Author:
Randhawa Aastha,Jana Kundan,Sattar Moin
Abstract
AbstractAdrenal crises occur due to either a complete lack or an insufficient amount of cortisol and are usually triggered by stressors like infections, trauma, surgical interventions, and dental procedures. The physiological changes associated with major surgery are well-studied stressors linked to adrenal crisis. Extracorporeal membrane oxygenation (ECMO), a strategy employed to assist with circulatory support and gas exchange, is also a significant physiologically demanding stressor to the human body. In this study, we retrospectively assess the incidence and outcomes of patients with adrenal insufficiency who were cannulated for extracorporeal membrane oxygenation (ECMO) using the National Inpatient Sample (NIS) database.
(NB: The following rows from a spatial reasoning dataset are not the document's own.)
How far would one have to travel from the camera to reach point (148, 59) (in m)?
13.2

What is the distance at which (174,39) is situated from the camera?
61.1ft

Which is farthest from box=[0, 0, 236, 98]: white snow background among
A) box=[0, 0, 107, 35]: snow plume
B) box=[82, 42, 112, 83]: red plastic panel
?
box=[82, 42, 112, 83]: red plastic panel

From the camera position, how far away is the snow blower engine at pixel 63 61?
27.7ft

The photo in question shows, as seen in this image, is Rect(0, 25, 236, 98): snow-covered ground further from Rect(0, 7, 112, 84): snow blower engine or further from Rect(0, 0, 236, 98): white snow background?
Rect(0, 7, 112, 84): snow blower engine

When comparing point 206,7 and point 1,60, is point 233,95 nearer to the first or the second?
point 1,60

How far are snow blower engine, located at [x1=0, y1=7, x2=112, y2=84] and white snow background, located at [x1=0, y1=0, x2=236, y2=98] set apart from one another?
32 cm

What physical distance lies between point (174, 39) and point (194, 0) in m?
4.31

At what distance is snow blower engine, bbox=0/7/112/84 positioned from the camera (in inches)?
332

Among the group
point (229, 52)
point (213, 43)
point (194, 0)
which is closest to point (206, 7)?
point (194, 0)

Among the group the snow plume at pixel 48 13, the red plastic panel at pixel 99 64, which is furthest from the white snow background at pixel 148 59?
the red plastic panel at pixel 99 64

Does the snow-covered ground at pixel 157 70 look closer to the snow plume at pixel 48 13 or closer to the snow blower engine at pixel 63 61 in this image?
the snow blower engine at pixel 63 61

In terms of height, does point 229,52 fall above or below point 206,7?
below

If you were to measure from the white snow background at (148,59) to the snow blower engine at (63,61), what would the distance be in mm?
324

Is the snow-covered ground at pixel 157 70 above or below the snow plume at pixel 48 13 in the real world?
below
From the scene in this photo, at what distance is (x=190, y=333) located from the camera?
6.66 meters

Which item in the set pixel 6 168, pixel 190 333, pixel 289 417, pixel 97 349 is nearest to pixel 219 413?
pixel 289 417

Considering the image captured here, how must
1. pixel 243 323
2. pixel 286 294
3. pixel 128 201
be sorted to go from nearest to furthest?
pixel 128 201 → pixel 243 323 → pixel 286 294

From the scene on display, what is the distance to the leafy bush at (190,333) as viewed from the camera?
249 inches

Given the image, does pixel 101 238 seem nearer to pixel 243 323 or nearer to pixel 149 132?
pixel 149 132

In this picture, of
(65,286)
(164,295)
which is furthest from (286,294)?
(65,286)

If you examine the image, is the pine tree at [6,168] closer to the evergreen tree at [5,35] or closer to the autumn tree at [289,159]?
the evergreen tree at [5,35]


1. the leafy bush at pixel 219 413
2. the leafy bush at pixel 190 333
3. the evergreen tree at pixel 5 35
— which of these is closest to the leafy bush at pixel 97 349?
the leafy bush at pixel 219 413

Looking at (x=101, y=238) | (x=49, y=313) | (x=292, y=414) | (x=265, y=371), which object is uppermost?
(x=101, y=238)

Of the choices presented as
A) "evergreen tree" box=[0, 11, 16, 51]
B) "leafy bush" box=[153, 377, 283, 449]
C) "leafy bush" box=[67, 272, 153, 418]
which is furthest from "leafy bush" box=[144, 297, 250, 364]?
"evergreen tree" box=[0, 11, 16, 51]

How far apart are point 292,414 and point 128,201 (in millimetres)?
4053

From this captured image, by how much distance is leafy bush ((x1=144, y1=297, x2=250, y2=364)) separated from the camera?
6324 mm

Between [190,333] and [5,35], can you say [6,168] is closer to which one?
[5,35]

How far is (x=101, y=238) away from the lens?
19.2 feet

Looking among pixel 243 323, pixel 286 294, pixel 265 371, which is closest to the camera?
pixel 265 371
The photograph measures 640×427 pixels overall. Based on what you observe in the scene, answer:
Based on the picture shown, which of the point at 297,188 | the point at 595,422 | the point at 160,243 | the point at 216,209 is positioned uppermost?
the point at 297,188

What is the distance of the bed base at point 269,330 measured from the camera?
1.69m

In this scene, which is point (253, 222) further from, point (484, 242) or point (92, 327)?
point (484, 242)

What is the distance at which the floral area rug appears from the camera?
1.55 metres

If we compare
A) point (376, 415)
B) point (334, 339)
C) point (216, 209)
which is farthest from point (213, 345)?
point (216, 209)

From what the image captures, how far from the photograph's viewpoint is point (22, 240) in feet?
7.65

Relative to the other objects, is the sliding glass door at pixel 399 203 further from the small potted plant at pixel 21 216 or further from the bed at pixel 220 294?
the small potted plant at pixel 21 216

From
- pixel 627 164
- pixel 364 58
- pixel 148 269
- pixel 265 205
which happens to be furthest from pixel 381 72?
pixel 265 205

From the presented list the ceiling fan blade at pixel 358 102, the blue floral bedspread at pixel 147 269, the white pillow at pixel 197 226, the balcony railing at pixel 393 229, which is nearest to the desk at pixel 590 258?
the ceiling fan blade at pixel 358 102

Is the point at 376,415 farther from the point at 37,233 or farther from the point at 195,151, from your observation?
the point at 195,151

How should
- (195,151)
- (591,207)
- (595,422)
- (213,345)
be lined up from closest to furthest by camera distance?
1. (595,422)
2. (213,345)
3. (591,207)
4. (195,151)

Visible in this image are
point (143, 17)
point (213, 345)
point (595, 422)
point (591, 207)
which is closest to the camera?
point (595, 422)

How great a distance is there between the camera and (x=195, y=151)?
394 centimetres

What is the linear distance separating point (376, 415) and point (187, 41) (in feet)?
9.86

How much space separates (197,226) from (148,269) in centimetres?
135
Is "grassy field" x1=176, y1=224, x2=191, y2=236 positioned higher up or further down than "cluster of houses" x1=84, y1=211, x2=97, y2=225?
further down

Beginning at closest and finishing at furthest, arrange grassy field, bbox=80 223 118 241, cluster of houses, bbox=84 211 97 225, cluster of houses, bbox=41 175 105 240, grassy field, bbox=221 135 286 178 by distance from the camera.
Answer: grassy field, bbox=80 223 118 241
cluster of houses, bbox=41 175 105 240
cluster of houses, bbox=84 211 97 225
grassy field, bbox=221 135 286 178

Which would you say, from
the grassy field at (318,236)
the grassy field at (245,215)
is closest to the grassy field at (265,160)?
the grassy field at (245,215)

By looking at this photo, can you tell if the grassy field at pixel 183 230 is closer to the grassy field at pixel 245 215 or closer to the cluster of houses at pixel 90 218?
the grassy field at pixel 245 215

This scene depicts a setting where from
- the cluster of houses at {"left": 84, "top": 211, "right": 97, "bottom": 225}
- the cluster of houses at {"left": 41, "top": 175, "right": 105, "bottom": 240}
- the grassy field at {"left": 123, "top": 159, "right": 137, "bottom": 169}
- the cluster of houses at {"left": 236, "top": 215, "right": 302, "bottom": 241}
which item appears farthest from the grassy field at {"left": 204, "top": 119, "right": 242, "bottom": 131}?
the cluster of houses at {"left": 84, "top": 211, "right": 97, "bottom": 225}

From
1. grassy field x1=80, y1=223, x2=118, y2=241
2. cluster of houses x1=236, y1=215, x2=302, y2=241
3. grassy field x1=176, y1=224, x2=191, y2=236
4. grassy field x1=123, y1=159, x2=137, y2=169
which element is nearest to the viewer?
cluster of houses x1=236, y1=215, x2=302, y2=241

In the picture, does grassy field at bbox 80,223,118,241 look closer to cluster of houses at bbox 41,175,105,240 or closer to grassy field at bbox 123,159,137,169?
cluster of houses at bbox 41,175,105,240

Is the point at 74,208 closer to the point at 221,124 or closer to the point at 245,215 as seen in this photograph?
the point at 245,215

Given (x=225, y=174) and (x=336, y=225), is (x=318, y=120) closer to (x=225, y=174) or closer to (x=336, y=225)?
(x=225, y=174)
Patients who were cannulated for ECMO from 2016 to 2020 were identified and divided into two cohorts depending on the presence or absence of adrenal insufficiency. The two groups were compared for the primary outcome of inpatient mortality and secondary outcomes including rates of LVAD, heart transplant, lung transplantation, stroke, GI bleed, and renal failure.In our study, we found that mortality rates between the two groups were similar. All-cause inpatient mortality was 45% in both groups (p>0.9). We found no differences in the rates of heart transplantation, lung transplantation, or LVAD implantation between patients with and without adrenal insufficiency. We additionally find that mortality rates in our study mirror those from dedicated ECMO registries, further lending credence to our findings. Our study discusses important findings from a relatively understudied disease process, based on a large and representative population from multiple centers across the country.